Reciprocity in quantum, electromagnetic and other wave scattering

TL;DR

This paper provides a comprehensive analysis of the reciprocity principle across various wave scattering phenomena, clarifying its distinctions from related concepts and exploring its applications and mathematical connections.

Contribution

It offers a general theoretical framework for reciprocity, clarifies its relation to time reversal and rotation invariances, and discusses practical examples and mathematical links.

Findings

Reciprocity can be proved as a theorem in many cases.

Reciprocity is sometimes violated in certain scattering scenarios.

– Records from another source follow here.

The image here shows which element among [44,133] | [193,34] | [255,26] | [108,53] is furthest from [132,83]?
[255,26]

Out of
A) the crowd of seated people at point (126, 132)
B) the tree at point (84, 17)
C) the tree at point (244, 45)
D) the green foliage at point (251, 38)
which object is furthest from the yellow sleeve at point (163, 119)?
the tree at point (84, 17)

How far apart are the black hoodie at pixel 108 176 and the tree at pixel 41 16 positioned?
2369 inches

Connections with modern mathematical areas are established.

Abstract

The reciprocity principle is that, when an emitted wave gets scattered on an object, the scattering transition amplitude does not change if we interchange the source and the detector - in other words, if incoming waves are interchanged with appropriate outgoing ones. Reciprocity is sometimes confused with time reversal invariance, or with invariance under the rotation that interchanges the location of the source and the location of the detector. Actually, reciprocity covers the former as a special case, and is fundamentally different from - but can be usefully combined with - the latter. Reciprocity can be proved as a theorem in many situations and is found violated in other cases. The paper presents a general treatment of reciprocity, discusses important examples, shows applications in the field of photon (M\"ossbauer) scattering, and establishes a fruitful connection with a recently developing area of mathematics.